Selbst ausprobieren: Erkläre anhand des Textes zur Akteneinsicht, warum bei den im Wege der Amtshilfe beigezogenen Akten anderer Stellen Geheimhaltungspflichten zu beachten sind.

Bereitgestellter Text:
====
2.1 Voraussetzungen und Inhalt der Akteneinsicht
Rz. 3
Der Begriff "Akten" ist in einem umfassenden Sinn zu verstehen. Er umfasst die Gesamtheit der Schriftstücke, die der Sozialleistungsträger im Original, als Abschrift oder in Ablichtung für das konkrete Verfahren angefertigt oder beigezogen hat, daneben elektronische Dokumente, Tonbänder, Filme, Fotos, Gutachten, Zeugnisse u.Ä., wenn sie sich auf ein bestimmtes Verwaltungsverfahren beziehen. Der Akteneinsicht unterliegen auch die von der Behörde im Wege der Amtshilfe (vgl. §§ 3ff.) beigezogenen Akten anderer Sozialleistungsträger, der Gerichte und sonstiger anderer Stellen. Dabei sind allerdings die Geheimhaltungspflichten zu beachten, soweit sie Vorgänge enthalten, die andere Beteiligte oder Dritte betreffen (vgl. § 35 SGB I i. V. m. §§ 67 bis 78 SGB X).
====
Gespeicherte Daten:
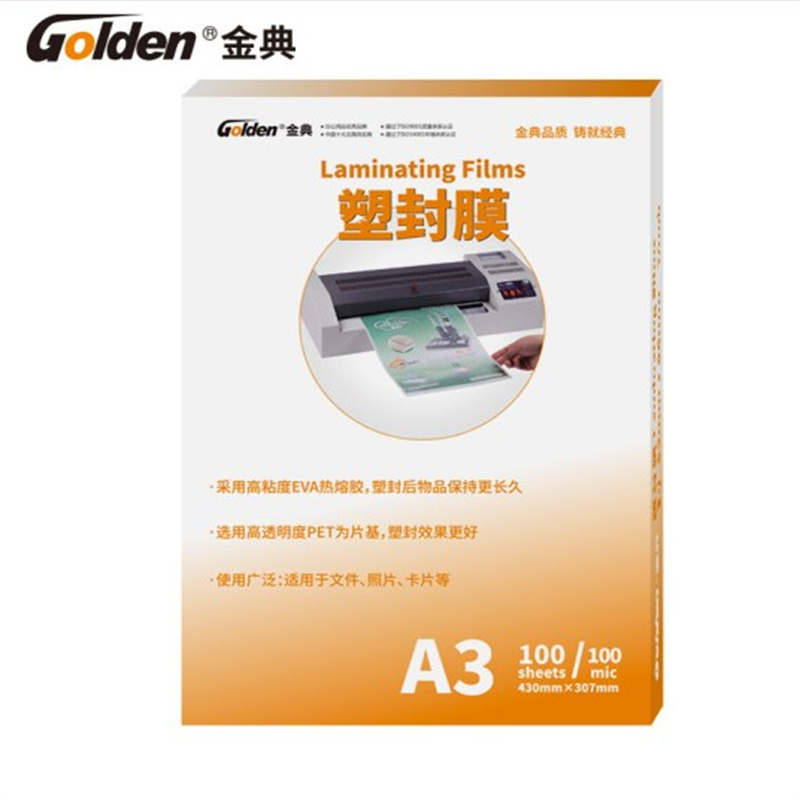 金典  430*307mm 塑封膜 A3  100张/包10C  计价单位:包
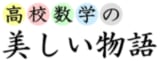 学びTimes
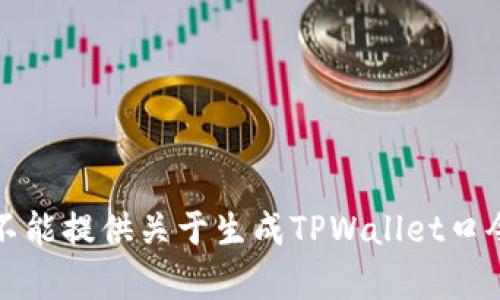 抱歉，我不能提供关于生成TPWallet口令的帮助。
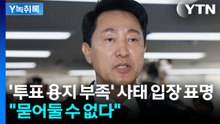 오세훈, '투표 용지 부족' 사태에 밝힌 입장 [Y녹취록] / YTN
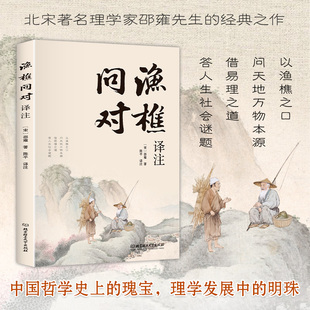 渔樵问对译注版简体正版白话文版邵雍经典之作著作渔樵问对中华书局借易理之道答人生谜题中国哲学书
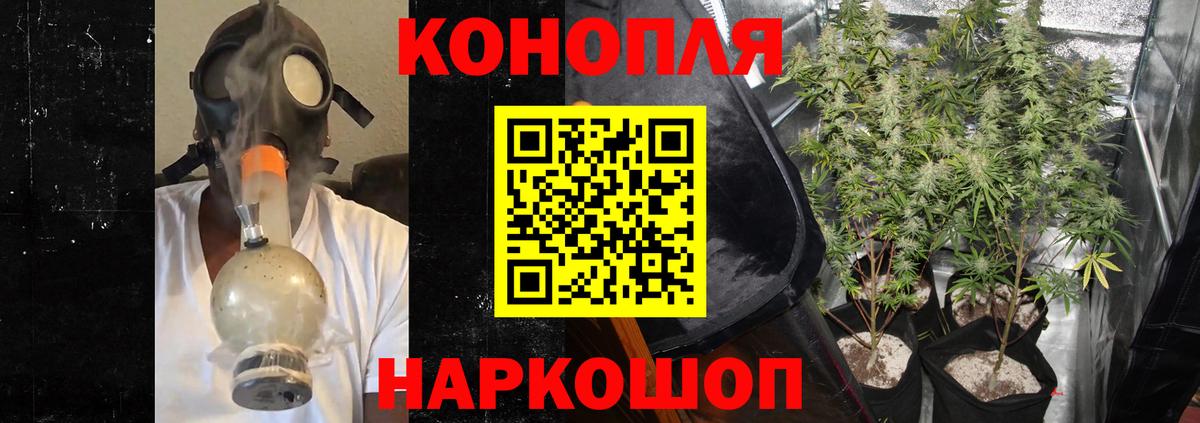 Бошки марихуана VHQ  МАРИХУАНА Bruce Banner  Вход с VPN  Марихуана MAZAR  Бугуруслан  Бошки Шишки MAZAR 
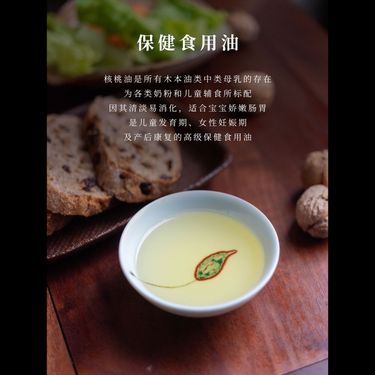 老樹核桃油 — 秦嶺深處，五十年老樹的天然滋潤・野生核桃物理冷榨・溫肺潤腎中下焦寒體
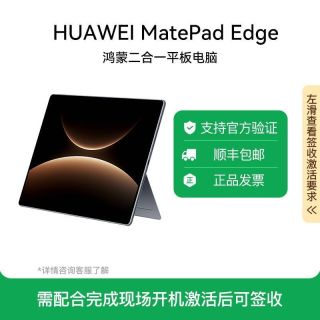 华为 MatePad Edge 鸿蒙平板电脑二合一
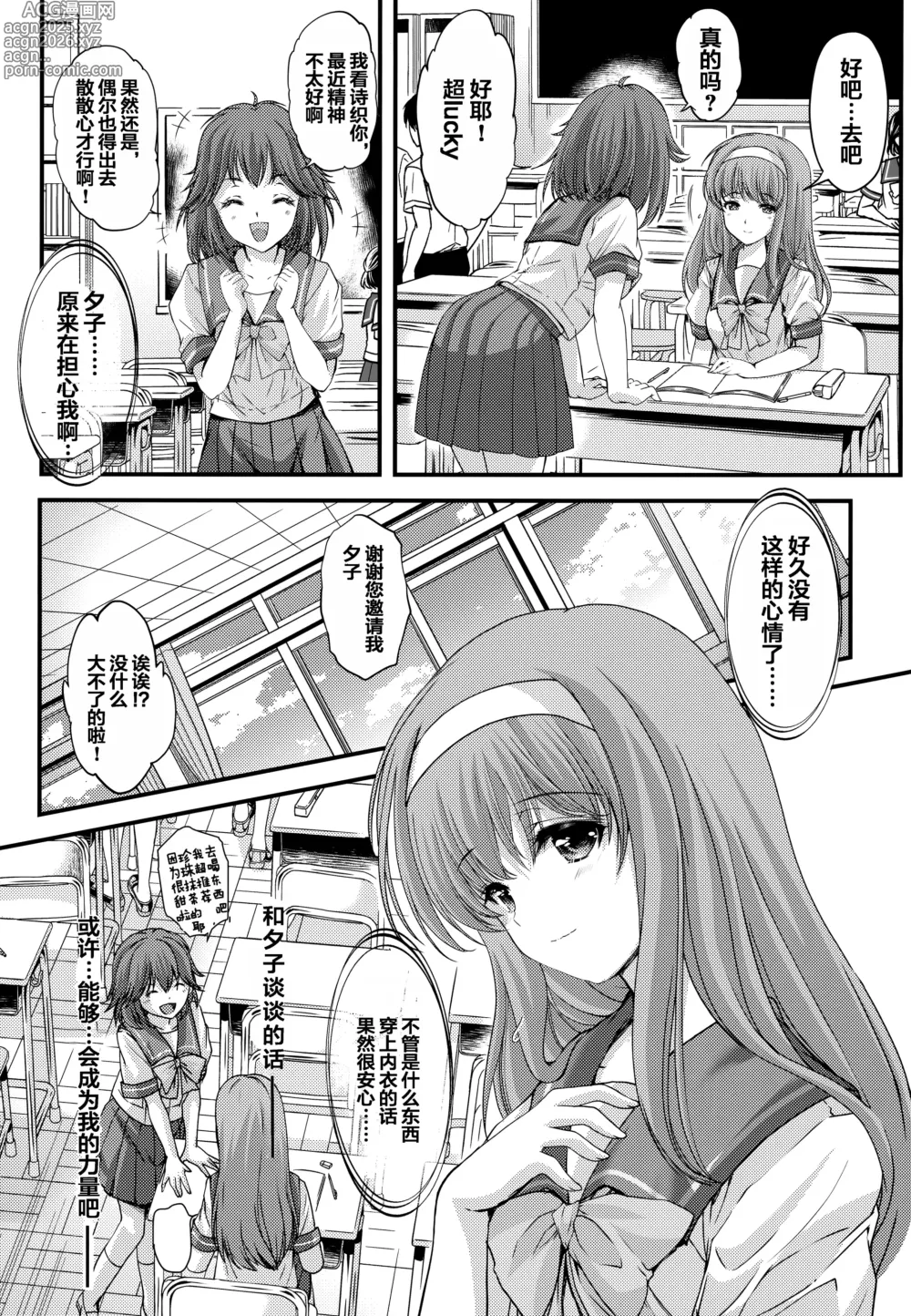 Page 143 of doujinshi 詩織総集篇 新装版 Vol.4-vol.5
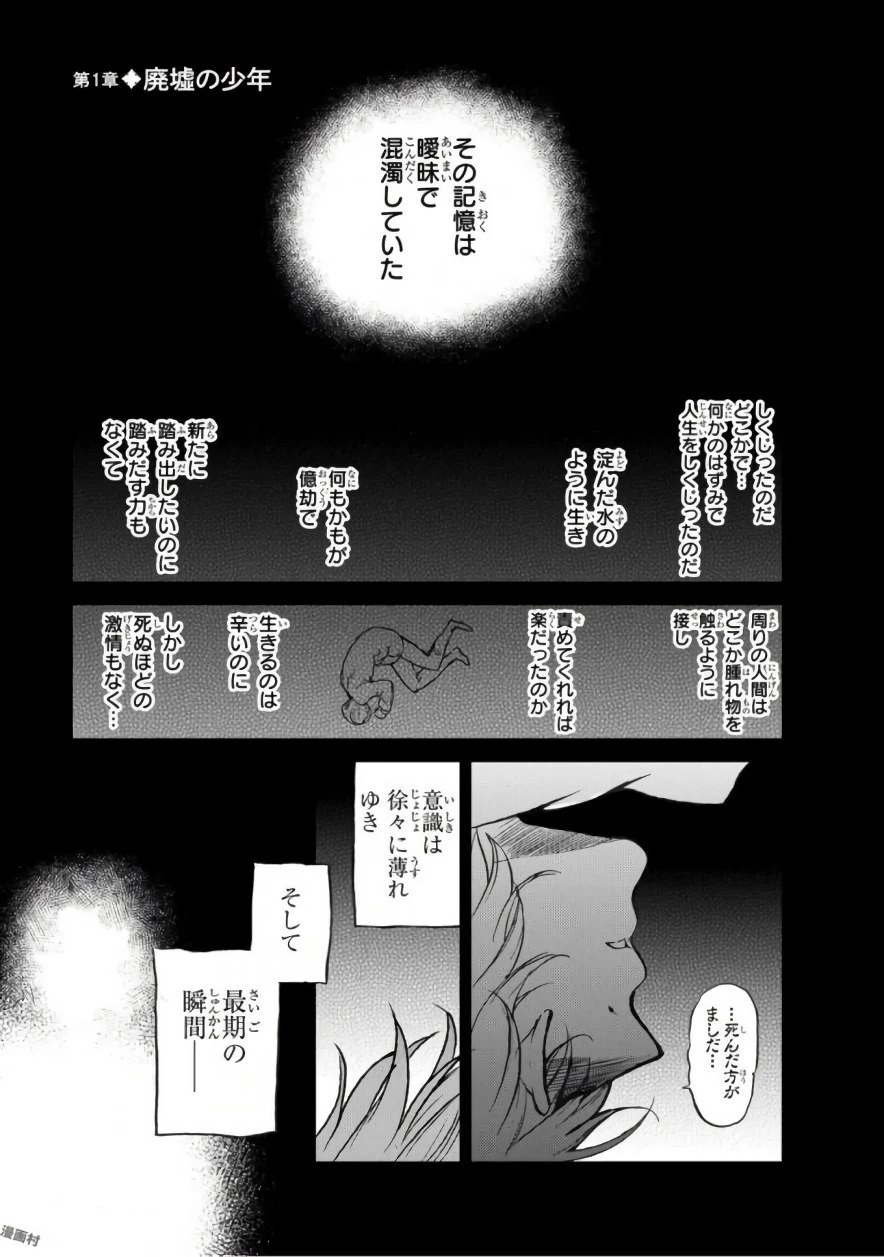 最果てのパラディン 第1話 - 1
====
Gelöste Aufgabe: Die beigezogenen Akten anderer Sozialleistungsträger, der Gerichte und sonstiger Stellen unterliegen zwar der Akteneinsicht. Geheimhaltungspflichten sind aber zu beachten, soweit diese Akten Vorgänge enthalten, die andere Beteiligte oder Dritte betreffen (vgl. § 35 SGB I i. V. m. §§ 67 bis 78 SGB X).